Boy George veröffentlicht KI-Version von 'Karma Chameleon'
(BANG) - Boy George wird eine KI-generierte Version seines Welthits Karma Chameleon veröffentlichen.
Mehr als 40 Jahre nachdem der Song die Charts stürmte, kehrt der Sänger zu seinem größten Erfolg zurück – diesmal mit Unterstützung von künstlicher Intelligenz. Bei den British LGBT Awards im London Marriott Grosvenor Square sagte George gegenüber der 'Daily Mail': "Wir werden bald eine neue KI-Version von 'Karma Chameleon' veröffentlichen." Er erklärte weiter: "Dieser Song bedeutet so vielen Menschen unglaublich viel, und ich habe oft keinen Einfluss darauf, wo und wie er verwendet wird. Deshalb erschaffen wir nun diese Version mit KI."

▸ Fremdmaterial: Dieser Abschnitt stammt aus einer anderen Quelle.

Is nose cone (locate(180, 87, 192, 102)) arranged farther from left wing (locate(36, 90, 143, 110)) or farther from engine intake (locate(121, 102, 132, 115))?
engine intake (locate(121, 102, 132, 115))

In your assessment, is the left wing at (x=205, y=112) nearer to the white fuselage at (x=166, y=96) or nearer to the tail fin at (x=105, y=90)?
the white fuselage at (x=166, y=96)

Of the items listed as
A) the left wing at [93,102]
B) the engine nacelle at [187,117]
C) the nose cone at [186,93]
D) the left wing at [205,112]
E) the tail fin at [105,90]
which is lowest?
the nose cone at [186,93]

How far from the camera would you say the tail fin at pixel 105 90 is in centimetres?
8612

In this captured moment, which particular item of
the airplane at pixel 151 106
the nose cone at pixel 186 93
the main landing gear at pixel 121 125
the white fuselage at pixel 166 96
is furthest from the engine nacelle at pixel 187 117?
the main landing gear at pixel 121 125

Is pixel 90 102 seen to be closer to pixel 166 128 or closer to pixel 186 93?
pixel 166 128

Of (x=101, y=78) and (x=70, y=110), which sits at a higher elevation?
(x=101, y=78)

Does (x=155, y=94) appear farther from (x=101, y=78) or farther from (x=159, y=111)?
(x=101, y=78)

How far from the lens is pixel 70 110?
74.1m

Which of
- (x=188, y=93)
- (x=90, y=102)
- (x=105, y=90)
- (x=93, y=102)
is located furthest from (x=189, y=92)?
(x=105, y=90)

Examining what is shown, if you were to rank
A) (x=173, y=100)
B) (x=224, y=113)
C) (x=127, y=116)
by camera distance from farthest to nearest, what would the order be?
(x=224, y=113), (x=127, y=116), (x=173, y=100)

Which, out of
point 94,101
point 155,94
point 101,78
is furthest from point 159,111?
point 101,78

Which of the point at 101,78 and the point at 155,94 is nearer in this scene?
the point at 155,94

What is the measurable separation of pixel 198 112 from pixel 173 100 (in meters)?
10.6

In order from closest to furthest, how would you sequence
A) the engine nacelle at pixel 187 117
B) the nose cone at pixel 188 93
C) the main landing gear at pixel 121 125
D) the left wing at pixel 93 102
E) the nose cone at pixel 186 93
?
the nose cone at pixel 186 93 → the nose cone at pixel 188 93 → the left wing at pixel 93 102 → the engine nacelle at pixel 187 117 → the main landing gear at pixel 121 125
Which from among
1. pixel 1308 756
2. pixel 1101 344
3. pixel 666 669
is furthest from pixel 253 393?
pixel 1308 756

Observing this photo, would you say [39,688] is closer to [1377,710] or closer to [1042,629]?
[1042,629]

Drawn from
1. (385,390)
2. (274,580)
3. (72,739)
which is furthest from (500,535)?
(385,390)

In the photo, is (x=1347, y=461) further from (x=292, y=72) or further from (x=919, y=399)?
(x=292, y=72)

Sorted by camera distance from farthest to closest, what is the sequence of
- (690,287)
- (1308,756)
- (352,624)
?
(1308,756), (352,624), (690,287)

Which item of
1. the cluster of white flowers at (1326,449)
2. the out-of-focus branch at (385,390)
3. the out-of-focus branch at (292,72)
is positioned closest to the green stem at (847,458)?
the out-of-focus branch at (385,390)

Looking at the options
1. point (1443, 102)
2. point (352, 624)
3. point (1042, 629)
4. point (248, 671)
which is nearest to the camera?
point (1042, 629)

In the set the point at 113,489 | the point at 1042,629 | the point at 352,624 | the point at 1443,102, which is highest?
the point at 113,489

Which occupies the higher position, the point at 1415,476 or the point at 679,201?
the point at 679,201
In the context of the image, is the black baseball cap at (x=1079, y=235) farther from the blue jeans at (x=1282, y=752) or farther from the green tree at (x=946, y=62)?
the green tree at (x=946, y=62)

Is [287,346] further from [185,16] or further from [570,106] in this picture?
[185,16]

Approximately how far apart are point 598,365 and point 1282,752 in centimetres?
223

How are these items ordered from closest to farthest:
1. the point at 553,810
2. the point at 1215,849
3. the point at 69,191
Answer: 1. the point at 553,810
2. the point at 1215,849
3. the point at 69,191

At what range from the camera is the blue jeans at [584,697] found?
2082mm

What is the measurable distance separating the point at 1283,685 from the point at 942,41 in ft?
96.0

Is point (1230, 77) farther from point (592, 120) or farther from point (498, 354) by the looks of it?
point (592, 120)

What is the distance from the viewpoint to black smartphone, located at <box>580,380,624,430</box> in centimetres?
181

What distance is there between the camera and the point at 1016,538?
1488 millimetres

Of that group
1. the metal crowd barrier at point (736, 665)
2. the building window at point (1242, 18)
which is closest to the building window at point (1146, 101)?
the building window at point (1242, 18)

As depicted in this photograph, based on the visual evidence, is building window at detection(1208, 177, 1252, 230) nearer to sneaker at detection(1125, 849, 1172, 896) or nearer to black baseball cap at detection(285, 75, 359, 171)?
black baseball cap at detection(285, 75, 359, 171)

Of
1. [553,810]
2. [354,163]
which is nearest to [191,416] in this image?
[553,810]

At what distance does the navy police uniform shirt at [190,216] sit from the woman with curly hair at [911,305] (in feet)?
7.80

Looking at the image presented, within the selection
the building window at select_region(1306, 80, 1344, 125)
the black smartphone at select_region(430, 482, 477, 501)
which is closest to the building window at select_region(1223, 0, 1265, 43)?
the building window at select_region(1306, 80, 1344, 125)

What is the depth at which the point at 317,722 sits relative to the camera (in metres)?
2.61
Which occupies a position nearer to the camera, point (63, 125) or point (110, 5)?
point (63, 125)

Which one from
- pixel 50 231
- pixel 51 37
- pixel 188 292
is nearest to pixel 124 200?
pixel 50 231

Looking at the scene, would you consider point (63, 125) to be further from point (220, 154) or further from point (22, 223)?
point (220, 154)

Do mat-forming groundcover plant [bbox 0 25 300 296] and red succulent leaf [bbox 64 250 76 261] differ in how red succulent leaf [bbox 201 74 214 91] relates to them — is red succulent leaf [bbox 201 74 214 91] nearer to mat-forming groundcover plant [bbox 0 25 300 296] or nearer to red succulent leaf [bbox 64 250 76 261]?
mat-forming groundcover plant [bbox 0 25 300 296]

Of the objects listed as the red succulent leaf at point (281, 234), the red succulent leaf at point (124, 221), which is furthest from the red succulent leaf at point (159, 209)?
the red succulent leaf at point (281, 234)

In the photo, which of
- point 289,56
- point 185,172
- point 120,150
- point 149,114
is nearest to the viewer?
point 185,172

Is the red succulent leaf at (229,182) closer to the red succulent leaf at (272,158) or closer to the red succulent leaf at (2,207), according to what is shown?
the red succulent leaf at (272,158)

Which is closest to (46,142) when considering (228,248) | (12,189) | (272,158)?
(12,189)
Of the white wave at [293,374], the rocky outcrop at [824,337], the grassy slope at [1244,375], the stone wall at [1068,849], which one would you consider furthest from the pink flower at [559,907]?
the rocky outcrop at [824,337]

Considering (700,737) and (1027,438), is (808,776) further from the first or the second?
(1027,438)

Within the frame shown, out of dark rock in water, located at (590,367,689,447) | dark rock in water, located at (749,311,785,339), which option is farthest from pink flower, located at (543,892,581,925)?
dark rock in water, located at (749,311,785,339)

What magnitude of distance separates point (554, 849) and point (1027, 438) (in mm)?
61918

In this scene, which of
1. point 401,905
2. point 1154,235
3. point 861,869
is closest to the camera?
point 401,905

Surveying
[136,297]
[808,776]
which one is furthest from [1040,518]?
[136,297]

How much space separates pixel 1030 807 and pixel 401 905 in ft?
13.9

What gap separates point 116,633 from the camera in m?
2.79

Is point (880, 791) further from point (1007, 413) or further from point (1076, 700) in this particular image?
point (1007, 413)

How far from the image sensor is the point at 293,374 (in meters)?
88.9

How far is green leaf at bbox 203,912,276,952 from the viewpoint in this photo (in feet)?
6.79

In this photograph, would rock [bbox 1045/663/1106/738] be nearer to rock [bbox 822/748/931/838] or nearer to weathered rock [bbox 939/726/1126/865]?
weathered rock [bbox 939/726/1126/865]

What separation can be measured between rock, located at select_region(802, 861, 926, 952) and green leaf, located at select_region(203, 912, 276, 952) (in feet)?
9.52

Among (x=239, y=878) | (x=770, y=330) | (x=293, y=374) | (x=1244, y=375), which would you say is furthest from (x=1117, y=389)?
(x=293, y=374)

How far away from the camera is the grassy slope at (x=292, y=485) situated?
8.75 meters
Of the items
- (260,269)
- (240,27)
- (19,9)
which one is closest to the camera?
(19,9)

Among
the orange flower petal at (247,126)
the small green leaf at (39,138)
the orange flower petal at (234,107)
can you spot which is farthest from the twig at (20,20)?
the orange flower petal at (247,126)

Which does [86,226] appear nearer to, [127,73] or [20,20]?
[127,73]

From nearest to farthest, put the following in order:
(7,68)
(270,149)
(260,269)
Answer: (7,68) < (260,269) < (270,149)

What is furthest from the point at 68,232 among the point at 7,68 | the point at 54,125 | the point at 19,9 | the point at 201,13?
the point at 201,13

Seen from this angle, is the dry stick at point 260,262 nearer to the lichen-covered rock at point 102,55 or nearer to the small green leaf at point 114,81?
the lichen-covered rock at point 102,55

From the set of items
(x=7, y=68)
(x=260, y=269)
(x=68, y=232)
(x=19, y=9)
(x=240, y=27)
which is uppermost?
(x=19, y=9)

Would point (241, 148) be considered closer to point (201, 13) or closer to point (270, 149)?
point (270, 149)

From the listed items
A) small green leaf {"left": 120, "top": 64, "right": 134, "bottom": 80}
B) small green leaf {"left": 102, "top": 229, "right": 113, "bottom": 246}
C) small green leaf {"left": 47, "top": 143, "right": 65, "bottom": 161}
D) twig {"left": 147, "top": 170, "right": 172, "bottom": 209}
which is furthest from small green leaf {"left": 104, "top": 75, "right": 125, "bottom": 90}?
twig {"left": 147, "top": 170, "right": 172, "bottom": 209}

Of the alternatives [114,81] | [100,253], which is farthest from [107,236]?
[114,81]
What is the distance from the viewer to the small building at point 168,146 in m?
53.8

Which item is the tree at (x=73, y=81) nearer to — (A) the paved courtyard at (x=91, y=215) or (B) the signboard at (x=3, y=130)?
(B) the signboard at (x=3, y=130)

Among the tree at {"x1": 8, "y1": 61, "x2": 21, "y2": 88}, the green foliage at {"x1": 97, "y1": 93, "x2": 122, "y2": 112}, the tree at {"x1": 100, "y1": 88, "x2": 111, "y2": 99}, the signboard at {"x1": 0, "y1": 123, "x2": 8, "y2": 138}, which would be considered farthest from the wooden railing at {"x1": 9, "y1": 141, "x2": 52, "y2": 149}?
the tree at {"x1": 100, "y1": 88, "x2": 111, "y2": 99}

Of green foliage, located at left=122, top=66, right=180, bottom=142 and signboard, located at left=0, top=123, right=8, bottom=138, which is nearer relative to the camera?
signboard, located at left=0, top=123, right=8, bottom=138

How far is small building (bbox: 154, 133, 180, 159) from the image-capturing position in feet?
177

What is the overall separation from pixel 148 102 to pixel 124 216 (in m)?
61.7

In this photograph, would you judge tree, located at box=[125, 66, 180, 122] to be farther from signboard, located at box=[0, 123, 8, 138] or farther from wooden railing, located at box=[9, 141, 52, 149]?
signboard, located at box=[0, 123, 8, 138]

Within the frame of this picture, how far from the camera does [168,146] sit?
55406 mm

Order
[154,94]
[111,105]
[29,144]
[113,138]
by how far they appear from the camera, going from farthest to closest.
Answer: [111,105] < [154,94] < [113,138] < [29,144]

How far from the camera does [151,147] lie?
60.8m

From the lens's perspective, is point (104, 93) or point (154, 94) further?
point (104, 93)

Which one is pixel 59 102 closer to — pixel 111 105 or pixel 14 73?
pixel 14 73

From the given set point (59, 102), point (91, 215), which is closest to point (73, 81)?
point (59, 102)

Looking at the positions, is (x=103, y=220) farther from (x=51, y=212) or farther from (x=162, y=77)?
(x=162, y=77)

Der 64-Jährige erhielt bei der Veranstaltung aus den Händen des französischen Modedesigners Jean Paul Gaultier einen Preis für sein Lebenswerk und seinen Beitrag zur britischen Musik- sowie LGBT-Kultur. Über künstliche Intelligenz sagte er: "Sie nimmt das, was du geschaffen hast, und verwandelt es in etwas Magisches. Es geht darum, den Menschen wieder das Recht zu geben, mitzureden." Boy George hat bereits mehrfach seine Begeisterung für KI geäußert und verraten, dass er sogar ChatGPT als eine Art Therapie nutzt. Er sagte: "Ich liebe ChatGPT. Ich nutze es für Therapie. Es ist wie dein bester Freund." Weiter erklärte er: "Ich habe ChatGPT Dinge über mich selbst gefragt, und es war wirklich hilfreich. Es hat mir gesagt: 'Das ist die Wahrheit, und das ist eine Lüge.'" Auch beim Songwriting greift er auf die Technologie zurück. Im Podcast 'Happy Place' von Fearne Cotton erzählte er: "Ich führe fantastische Gespräche mit ChatGPT. Manchmal sage ich: 'Diese Liedzeilen sind schrecklich. So würde ich das nie ausdrücken.' Aber man kann das System tatsächlich trainieren."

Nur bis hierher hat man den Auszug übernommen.